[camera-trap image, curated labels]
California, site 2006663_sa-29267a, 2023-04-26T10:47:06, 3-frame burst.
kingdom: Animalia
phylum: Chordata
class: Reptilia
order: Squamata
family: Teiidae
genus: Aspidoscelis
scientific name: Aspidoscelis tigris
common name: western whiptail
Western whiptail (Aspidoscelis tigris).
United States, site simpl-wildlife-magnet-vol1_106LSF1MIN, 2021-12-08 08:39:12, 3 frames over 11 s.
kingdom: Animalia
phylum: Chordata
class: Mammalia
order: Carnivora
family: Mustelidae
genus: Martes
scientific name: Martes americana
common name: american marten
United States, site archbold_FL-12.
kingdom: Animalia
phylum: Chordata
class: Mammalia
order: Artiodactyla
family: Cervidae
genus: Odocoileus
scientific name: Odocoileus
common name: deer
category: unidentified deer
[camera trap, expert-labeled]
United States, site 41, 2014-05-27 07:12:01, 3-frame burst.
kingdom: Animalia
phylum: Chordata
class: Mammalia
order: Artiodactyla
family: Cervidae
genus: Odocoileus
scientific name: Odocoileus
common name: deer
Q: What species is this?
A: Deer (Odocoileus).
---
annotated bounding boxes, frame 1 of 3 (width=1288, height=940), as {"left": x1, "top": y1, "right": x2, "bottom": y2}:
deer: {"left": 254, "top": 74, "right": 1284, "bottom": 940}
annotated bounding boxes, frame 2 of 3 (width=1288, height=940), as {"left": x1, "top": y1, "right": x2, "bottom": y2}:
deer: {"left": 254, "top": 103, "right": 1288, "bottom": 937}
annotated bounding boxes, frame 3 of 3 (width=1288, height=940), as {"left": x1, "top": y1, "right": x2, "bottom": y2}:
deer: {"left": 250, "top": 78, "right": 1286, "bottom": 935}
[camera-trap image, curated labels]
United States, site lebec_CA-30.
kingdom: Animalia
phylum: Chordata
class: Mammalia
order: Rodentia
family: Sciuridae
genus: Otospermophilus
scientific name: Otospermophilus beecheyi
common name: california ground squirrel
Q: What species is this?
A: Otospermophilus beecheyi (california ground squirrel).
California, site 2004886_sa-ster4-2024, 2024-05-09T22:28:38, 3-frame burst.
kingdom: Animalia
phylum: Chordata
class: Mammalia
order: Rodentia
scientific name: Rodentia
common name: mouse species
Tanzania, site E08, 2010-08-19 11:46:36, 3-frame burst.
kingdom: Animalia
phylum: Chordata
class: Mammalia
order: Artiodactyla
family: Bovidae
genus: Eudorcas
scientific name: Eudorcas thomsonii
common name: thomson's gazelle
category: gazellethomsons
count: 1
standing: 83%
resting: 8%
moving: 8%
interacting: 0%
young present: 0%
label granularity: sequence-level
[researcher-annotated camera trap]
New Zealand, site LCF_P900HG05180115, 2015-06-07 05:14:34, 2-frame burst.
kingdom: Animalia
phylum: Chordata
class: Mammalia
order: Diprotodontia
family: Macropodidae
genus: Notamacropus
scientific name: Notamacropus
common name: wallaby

**Assignment**. Write out every entry word for word.

**Result for this exercise**.
[camera-trap image, curated labels]
California, site 2006663_sa-29267a, 2023-04-26T10:47:06, 3-frame burst.
kingdom: Animalia
phylum: Chordata
class: Reptilia
order: Squamata
family: Teiidae
genus: Aspidoscelis
scientific name: Aspidoscelis tigris
common name: western whiptail
Western whiptail (Aspidoscelis tigris).
United States, site simpl-wildlife-magnet-vol1_106LSF1MIN, 2021-12-08 08:39:12, 3 frames over 11 s.
kingdom: Animalia
phylum: Chordata
class: Mammalia
order: Carnivora
family: Mustelidae
genus: Martes
scientific name: Martes americana
common name: american marten
United States, site archbold_FL-12.
kingdom: Animalia
phylum: Chordata
class: Mammalia
order: Artiodactyla
family: Cervidae
genus: Odocoileus
scientific name: Odocoileus
common name: deer
category: unidentified deer
[camera trap, expert-labeled]
United States, site 41, 2014-05-27 07:12:01, 3-frame burst.
kingdom: Animalia
phylum: Chordata
class: Mammalia
order: Artiodactyla
family: Cervidae
genus: Odocoileus
scientific name: Odocoileus
common name: deer
Q: What species is this?
A: Deer (Odocoileus).
---
annotated bounding boxes, frame 1 of 3 (width=1288, height=940), as {"left": x1, "top": y1, "right": x2, "bottom": y2}:
deer: {"left": 254, "top": 74, "right": 1284, "bottom": 940}
annotated bounding boxes, frame 2 of 3 (width=1288, height=940), as {"left": x1, "top": y1, "right": x2, "bottom": y2}:
deer: {"left": 254, "top": 103, "right": 1288, "bottom": 937}
annotated bounding boxes, frame 3 of 3 (width=1288, height=940), as {"left": x1, "top": y1, "right": x2, "bottom": y2}:
deer: {"left": 250, "top": 78, "right": 1286, "bottom": 935}
[camera-trap image, curated labels]
United States, site lebec_CA-30.
kingdom: Animalia
phylum: Chordata
class: Mammalia
order: Rodentia
family: Sciuridae
genus: Otospermophilus
scientific name: Otospermophilus beecheyi
common name: california ground squirrel
Q: What species is this?
A: Otospermophilus beecheyi (california ground squirrel).
California, site 2004886_sa-ster4-2024, 2024-05-09T22:28:38, 3-frame burst.
kingdom: Animalia
phylum: Chordata
class: Mammalia
order: Rodentia
scientific name: Rodentia
common name: mouse species
Tanzania, site E08, 2010-08-19 11:46:36, 3-frame burst.
kingdom: Animalia
phylum: Chordata
class: Mammalia
order: Artiodactyla
family: Bovidae
genus: Eudorcas
scientific name: Eudorcas thomsonii
common name: thomson's gazelle
category: gazellethomsons
count: 1
standing: 83%
resting: 8%
moving: 8%
interacting: 0%
young present: 0%
label granularity: sequence-level
[researcher-annotated camera trap]
New Zealand, site LCF_P900HG05180115, 2015-06-07 05:14:34, 2-frame burst.
kingdom: Animalia
phylum: Chordata
class: Mammalia
order: Diprotodontia
family: Macropodidae
genus: Notamacropus
scientific name: Notamacropus
common name: wallaby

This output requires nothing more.